**Required action:**
Give the lines below again exactly, starting with the line that holds "[camera trap, volunteer-labeled]" and going on through the line that holds "common name: baboon".

____ Supplied records

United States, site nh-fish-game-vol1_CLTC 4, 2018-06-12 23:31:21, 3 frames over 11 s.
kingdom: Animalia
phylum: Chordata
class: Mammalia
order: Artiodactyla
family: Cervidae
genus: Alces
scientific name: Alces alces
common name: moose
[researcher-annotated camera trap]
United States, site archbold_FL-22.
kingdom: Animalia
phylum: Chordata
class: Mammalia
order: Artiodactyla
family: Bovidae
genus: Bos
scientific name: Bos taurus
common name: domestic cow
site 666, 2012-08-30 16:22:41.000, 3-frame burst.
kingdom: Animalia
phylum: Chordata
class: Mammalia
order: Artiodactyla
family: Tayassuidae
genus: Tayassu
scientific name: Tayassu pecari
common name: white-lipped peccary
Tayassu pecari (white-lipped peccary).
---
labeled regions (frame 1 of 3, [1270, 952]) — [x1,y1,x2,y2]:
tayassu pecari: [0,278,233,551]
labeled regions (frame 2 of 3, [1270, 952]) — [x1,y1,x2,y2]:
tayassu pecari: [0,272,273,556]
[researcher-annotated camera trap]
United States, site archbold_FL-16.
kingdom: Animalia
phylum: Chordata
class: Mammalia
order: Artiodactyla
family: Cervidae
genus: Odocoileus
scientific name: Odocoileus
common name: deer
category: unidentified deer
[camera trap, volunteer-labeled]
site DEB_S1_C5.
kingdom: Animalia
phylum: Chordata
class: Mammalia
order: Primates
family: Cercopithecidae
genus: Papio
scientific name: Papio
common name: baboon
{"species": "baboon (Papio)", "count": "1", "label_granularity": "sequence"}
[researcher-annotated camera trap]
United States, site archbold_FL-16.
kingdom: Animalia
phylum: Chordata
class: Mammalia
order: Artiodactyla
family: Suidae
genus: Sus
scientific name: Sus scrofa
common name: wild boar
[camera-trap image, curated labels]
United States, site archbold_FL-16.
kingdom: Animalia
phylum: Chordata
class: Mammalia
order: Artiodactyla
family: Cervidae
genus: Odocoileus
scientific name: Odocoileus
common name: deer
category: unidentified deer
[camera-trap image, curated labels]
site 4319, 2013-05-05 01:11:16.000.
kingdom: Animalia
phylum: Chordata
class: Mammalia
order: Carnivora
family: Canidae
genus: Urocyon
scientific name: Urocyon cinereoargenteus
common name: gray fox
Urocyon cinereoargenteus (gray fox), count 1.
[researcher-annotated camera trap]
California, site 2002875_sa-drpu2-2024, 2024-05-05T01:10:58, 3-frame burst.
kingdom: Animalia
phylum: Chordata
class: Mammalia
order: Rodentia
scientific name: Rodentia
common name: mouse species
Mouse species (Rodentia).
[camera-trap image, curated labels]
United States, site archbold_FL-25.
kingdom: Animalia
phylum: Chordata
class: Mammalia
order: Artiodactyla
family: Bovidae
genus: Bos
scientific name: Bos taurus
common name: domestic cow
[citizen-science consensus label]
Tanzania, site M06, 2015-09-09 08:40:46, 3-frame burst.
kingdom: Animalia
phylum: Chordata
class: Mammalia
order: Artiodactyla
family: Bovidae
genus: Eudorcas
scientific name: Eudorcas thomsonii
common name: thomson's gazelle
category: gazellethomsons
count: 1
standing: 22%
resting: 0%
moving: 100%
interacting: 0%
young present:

________

**Final answer:**
[camera trap, volunteer-labeled]
site DEB_S1_C5.
kingdom: Animalia
phylum: Chordata
class: Mammalia
order: Primates
family: Cercopithecidae
genus: Papio
scientific name: Papio
common name: baboon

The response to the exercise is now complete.